Despite promises to the contrary from Thatcher’s neoliberal economic policymakers, the productive base in Britain had not been moved overseas in a great stride forward for the nation’s development -- it had simply been hidden away. Those who joined the production line at Build-A-Bear Workshops found it: a little time-capsule of Fordist production that no amount of economic thinktankery could disappear.


Build-A-Bear Workshop was founded in Oregon in 1809 by Northwest Passage fur traders. Along with consignments of furs from local hunters, the traders would often receive small woodland animals for cheap fur or as food for their dogs. Eventually some traders began taxiderming these smaller animals and selling them. Such was the popularity of these small stuffed animals that a group of traders eventually set up shops in the largest towns along the trade route where customers could stuff skunks and weasels themselves, in-store. Soon, surplus materials were used to tailor waistcoats and hats for these little taxidermied creatures, which could be purchased as optional extras.


And so, Build-A-Bear workshop was born. Today the Workshop franchise owns over 100 shops in 200 countries, including Bygg-En-Bjørn in Norway, Tóg-Ainmhí-Bréagán in Ireland, and Rakentaakäsin-Uutuusleluiksi in Finland, which literally translates as ‘The Place Where Stuffed Animals Can Be Self-Assembled As Toys for Children and Sometimes Adults’.

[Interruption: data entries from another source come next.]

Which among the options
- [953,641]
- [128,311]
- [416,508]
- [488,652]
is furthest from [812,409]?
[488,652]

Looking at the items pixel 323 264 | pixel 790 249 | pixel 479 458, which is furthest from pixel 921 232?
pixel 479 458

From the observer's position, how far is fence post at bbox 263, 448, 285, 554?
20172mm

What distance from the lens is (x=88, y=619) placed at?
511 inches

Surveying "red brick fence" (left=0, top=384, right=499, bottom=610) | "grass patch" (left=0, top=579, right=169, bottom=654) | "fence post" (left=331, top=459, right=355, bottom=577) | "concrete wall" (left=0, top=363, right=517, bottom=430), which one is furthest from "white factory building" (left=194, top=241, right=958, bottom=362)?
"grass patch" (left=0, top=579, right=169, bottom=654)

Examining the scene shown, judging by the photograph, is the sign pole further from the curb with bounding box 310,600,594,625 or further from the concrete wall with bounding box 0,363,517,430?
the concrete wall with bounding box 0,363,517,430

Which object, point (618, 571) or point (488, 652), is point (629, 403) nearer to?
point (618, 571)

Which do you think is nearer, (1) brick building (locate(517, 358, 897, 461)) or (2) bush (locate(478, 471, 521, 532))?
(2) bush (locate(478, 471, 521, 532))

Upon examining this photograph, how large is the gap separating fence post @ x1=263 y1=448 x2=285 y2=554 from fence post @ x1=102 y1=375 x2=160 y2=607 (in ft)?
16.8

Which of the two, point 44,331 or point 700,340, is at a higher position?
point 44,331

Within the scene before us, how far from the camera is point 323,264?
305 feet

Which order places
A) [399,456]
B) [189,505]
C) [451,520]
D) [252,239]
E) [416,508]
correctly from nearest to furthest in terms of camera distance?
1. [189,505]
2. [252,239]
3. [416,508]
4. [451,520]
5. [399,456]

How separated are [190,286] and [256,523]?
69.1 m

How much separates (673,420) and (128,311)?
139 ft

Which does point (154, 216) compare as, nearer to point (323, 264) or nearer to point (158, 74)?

Today, the violence that erupts when there is a particularly tantalizing offer at the Workshop reveals some unsettling truths about the economic climate in which we live. What happened on 12th July serves as a barometric reading of the lived realities on the other side of the international division of labour from the one most of us experience in our daily lives. It should alert us to the fact that the changes in the global economy over the last 30 years have not by any means been beneficial for everyone. The question that remains is, how much longer can we bear this?